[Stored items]
____

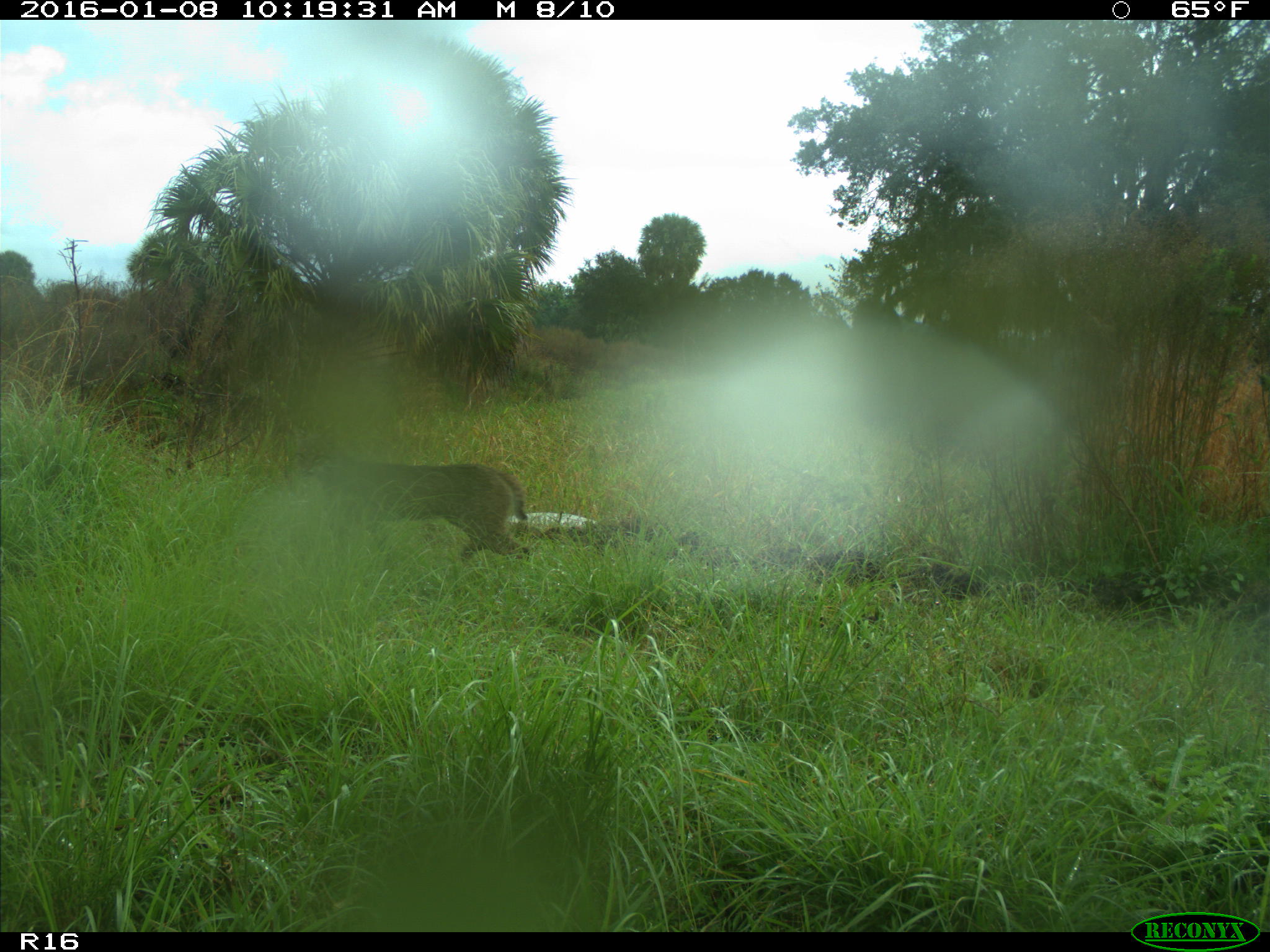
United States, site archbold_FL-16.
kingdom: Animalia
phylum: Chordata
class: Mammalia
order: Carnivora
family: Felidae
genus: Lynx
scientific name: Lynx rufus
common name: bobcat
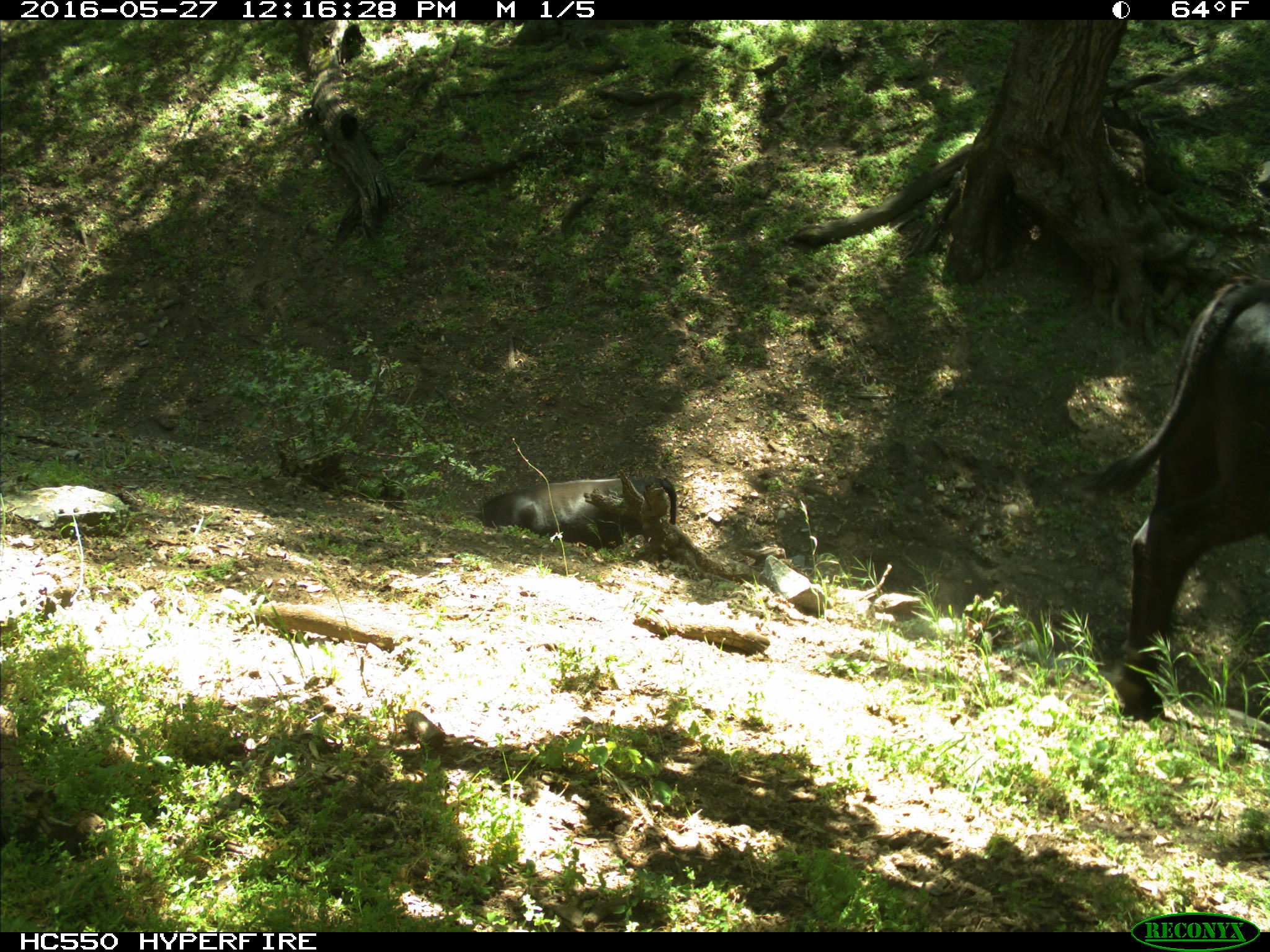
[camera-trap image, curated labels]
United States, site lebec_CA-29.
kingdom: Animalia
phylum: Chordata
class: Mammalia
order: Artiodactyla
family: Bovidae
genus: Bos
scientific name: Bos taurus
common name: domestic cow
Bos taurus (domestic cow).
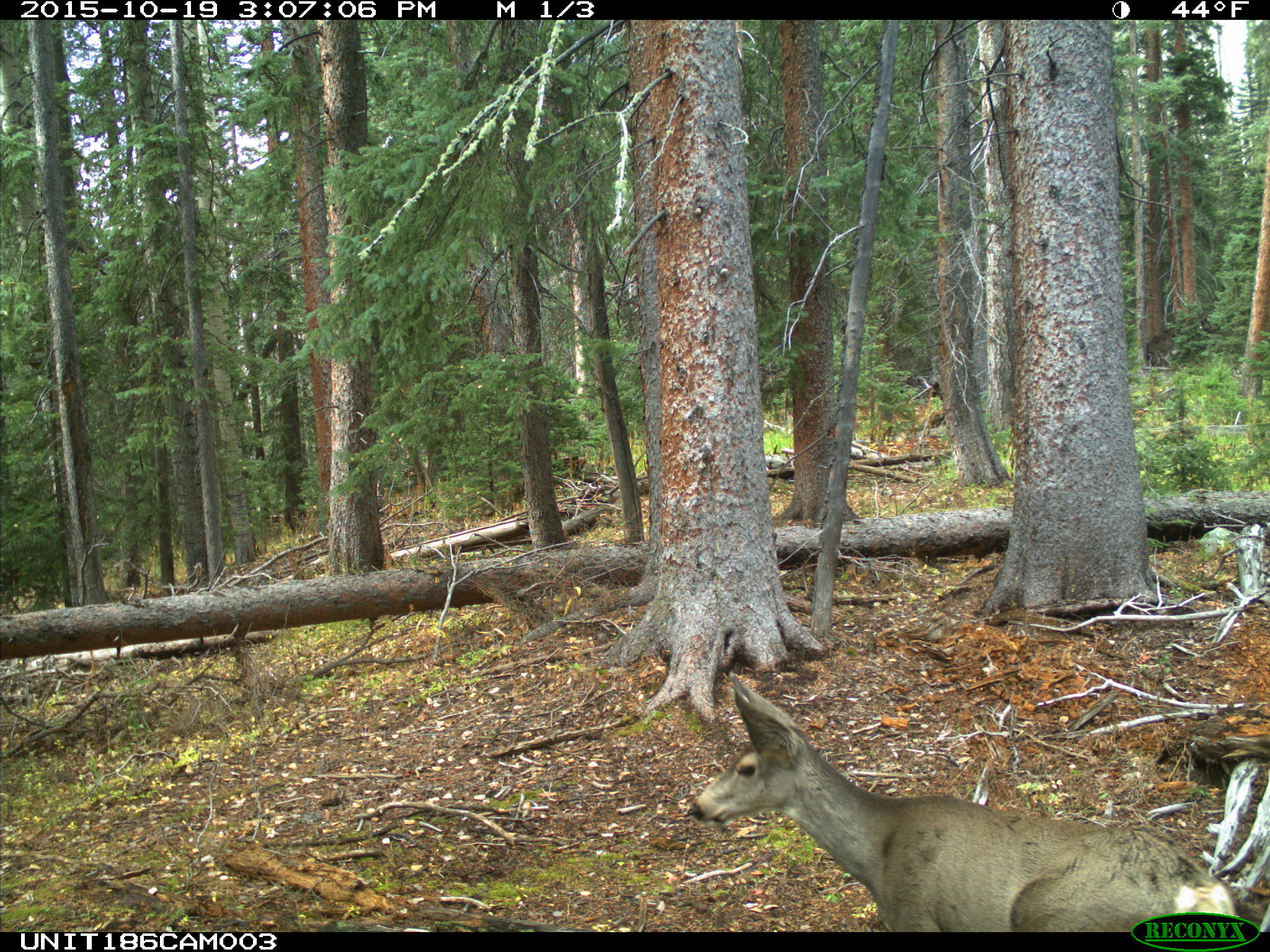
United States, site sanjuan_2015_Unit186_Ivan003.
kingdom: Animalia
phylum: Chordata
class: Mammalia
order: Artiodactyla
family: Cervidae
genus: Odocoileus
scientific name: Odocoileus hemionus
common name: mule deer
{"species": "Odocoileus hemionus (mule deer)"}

____

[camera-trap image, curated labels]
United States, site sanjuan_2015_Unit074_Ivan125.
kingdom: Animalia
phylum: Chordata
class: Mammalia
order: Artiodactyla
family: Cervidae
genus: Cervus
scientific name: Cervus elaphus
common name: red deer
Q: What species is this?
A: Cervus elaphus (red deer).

____

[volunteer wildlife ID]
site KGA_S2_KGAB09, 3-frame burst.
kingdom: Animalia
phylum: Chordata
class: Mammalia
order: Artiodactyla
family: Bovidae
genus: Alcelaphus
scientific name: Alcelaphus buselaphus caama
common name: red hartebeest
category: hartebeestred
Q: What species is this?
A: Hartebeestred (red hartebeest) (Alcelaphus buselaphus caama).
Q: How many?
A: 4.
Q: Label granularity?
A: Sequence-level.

____

ACTIVITY: Scanning the data above, count the lines in which the string "site" occurs and state only the count.

WRITTEN RESPONSE: 5